I’m tremendously sympathetic to college students who don’t feel welcome on their own campuses. Smart, idealistic, likable 18 year olds are not the antagonists I’d pick in a free-speech fight if I were choosing. But I’m not. They are. Administrators and students chose to target speech; at UCLA they chose a course that would set precedents weakening the First Amendment for people far beyond themselves; at Yale, Dean Jonathan Holloway said in an interview with Professor Cobb that video of students yelling at a professor gave outsiders the false impression that the conflict there was about free speech. But Yale protestors chose to call in their official, written demands for the resignation of a faculty-in-residence at an undergraduate colleges for refusing to apologize for his wife’s email. So yes, the conflict at Yale is partly focused on trying to punish speech, due to the choices of students.
These wrongheaded choices are distracting them from other, more worthy demands, and weakening their cause, because a lot of small-l liberals understand that for colleges to thrive, speech cannot be chilled. There needs to be a process of unending discussion and debate, where wrongheaded ideas are changed by persuasion, not punished by babysitter administrators. And contrary to what some students say, this is not a subject that divides white people from “people of color.”
Earlier this month, Pew asked, “Should government be able to prevent people from saying things that are offensive to minority groups?” 67 percent of all Americans said no. Majorities of men, women, Republicans, Democrats and Independents said no. Sixty-six percent of people who’d attended some college said no. 75 percent of people with a college degrees said no. 57 percent of “people of color” said no.

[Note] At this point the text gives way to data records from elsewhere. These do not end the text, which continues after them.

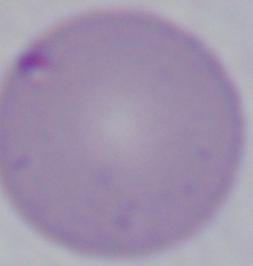
{
  "modality": "photomicrograph",
  "identification": "Babesia",
  "magnification": "1000x"
}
Identify the parasite.
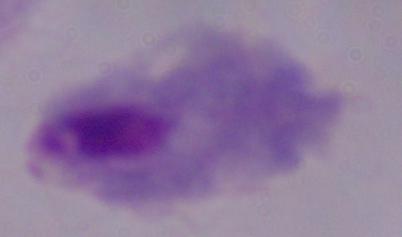

A trichomonad.

Summary:
  - Modality: micrograph
  - Magnification: 1000x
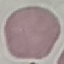
Result: no malaria parasites seen. Acquired by smartphone through the microscope eyepiece. Cell patch, automatically extracted from a larger field of view and resized to 64 × 64 pixels. Giemsa-stained preparation. Thin smear of blood.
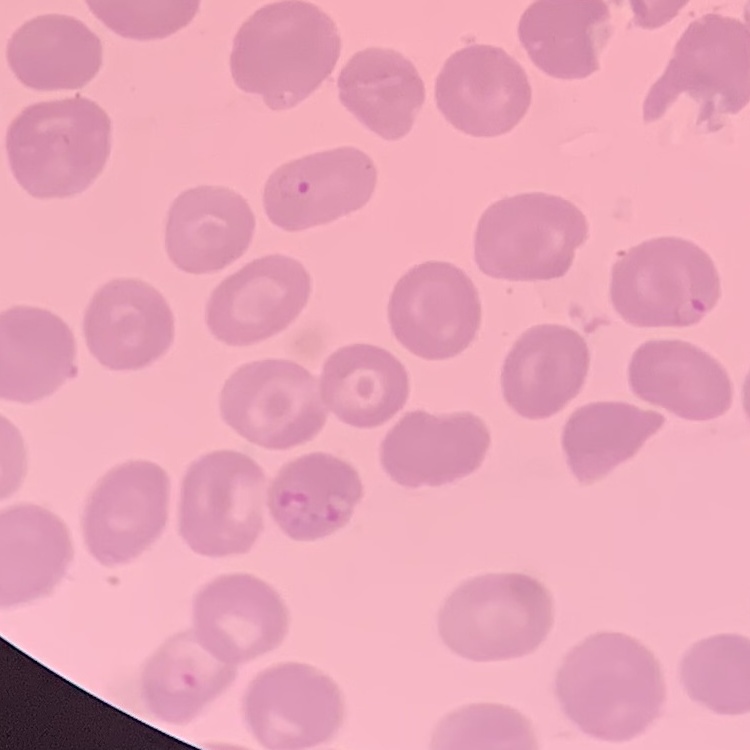

erythrocyte morphology = no rouleaux formation
preparation = thin blood smear
stain = Field's or Giemsa
image type = one tile cut from a larger photomicrograph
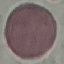
Summary:
  - Result: no malaria parasites detected
  - Capture: smartphone camera at the microscope eyepiece
  - Preparation: thin smear
  - Stain: Giemsa
  - Image type: cell patch, automatically extracted from a larger field of view and resized to 64 × 64 pixels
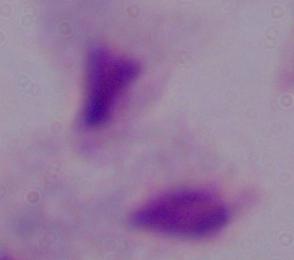

identification = trichomonad
modality = photomicrograph
magnification = 1000x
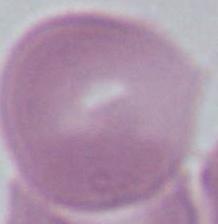 Captured at 1000x magnification. Micrograph. A red blood cell is seen.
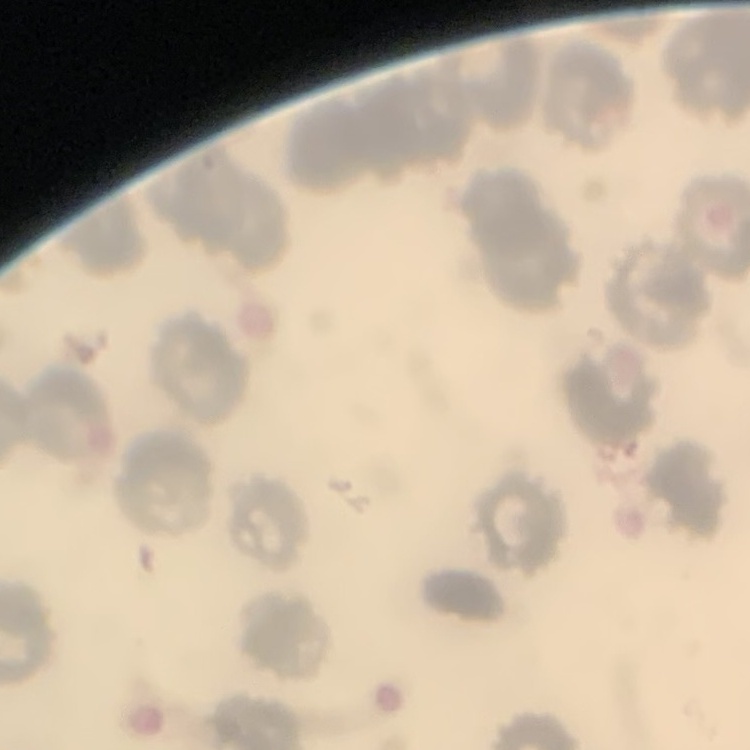
{
  "erythrocyte_morphology": "no rouleaux formation",
  "image_type": "one tile cut from a larger photomicrograph",
  "preparation": "thin blood smear",
  "stain": "Field's or Giemsa"
}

Your strengths are formidable––and so long as you’re not attacking the First Amendment or the spirit of open debate, you will have a lot of allies like me fighting for your just causes. I’m grateful for the invitation to speak and for everyone who has listened. These are contentious subjects, and before I conclude, I want to put my email address out there, because I’m always eager to hear perspectives other than my own. If you write me at [email protected], I promise to read closely and with an open mind. I would love nothing more than to have my ideas improved by your criticism, and if after pondering your words I still disagree, I will show you respect the best way I know how: by engaging as equals in dialogue.